Instead of using historical mutations or products of manual labour, alleles can be generated by random mutagenesis. The per-generation mutation rate in yeast is low (Lang and Murray, 2008) but can be increased by radiation, chemicals or using mutator lines. Alternatively, transposon mutagenesis can induce random disruptions in the genome that leave a characteristic sequence signature (Gabriel et al., 2006). The insertions in single cells can be easily localized in pools by isolating total DNA, enriching for transposon sequence and sequencing the breakpoint in the genome (Langridge et al., 2009). There are potential biases due to non-random insertion profile of the standard Ty enzyme (Kumar et al., 2004), and the possibility of multiple jumps of the transposon, but, given these problems are controlled, large populations of random knockout alleles can rapidly be generated in new genetic backgrounds.
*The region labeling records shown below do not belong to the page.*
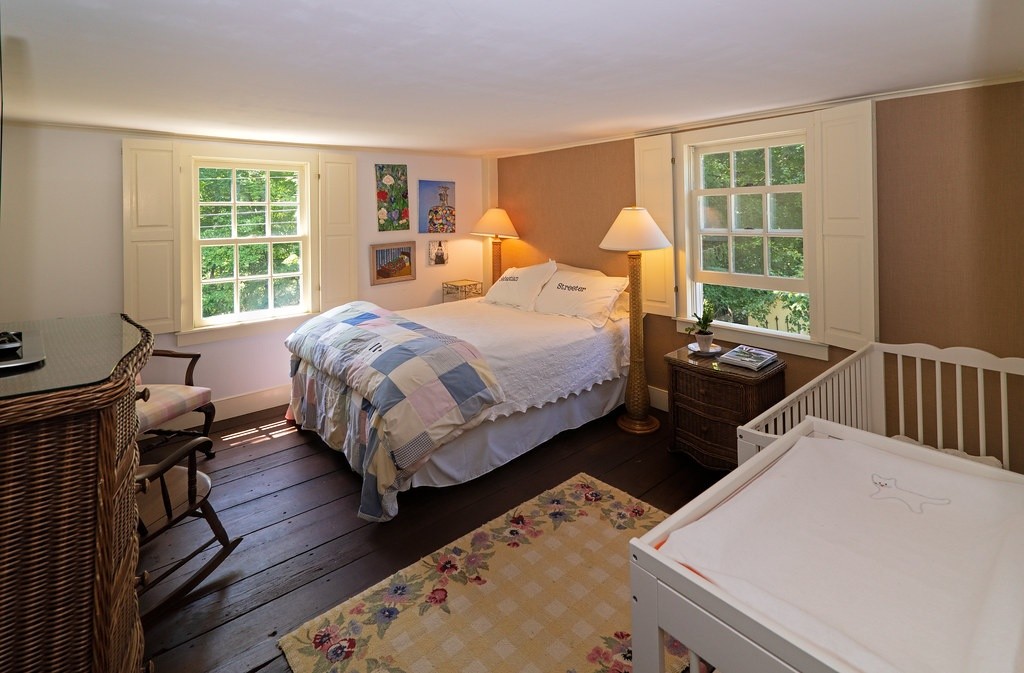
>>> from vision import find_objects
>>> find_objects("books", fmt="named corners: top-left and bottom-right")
top-left (722, 343), bottom-right (779, 370)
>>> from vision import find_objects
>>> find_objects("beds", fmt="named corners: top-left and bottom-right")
top-left (284, 260), bottom-right (634, 524)
top-left (737, 343), bottom-right (1024, 471)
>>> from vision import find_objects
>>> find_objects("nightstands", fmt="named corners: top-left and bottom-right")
top-left (666, 341), bottom-right (786, 469)
top-left (443, 279), bottom-right (483, 303)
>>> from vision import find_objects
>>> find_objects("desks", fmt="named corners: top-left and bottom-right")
top-left (629, 416), bottom-right (1024, 673)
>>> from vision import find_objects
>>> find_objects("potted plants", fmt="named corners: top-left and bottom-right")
top-left (685, 303), bottom-right (716, 351)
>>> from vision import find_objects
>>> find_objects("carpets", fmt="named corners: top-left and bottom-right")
top-left (276, 472), bottom-right (704, 673)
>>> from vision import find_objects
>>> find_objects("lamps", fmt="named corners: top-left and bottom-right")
top-left (469, 208), bottom-right (520, 284)
top-left (597, 207), bottom-right (673, 434)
If mutagenesis is saturating and all genes have several null alleles in the population, genes essential for fitness can be identified by the lack of mutations in them, similarly to pooled barcode screens of deletion alleles. However, this approach requires either to resequence mutated lines from standard mutagenesis, or genotype only transposon insertion sites, as the frequency of any single allele in the population is low. Alleles that increase fitness can be found by monitoring their spread under selection (Burke et al., 2010; Dunn et al., 2013; Lang et al., 2013; Segre et al., 2006). As fitness can be engineered to be the readout of many cellular features, evolve-and-sequence studies in yeast should generate many previously unobserved yeast phenotypes, as well as novel genetic contributors to basic biological processes.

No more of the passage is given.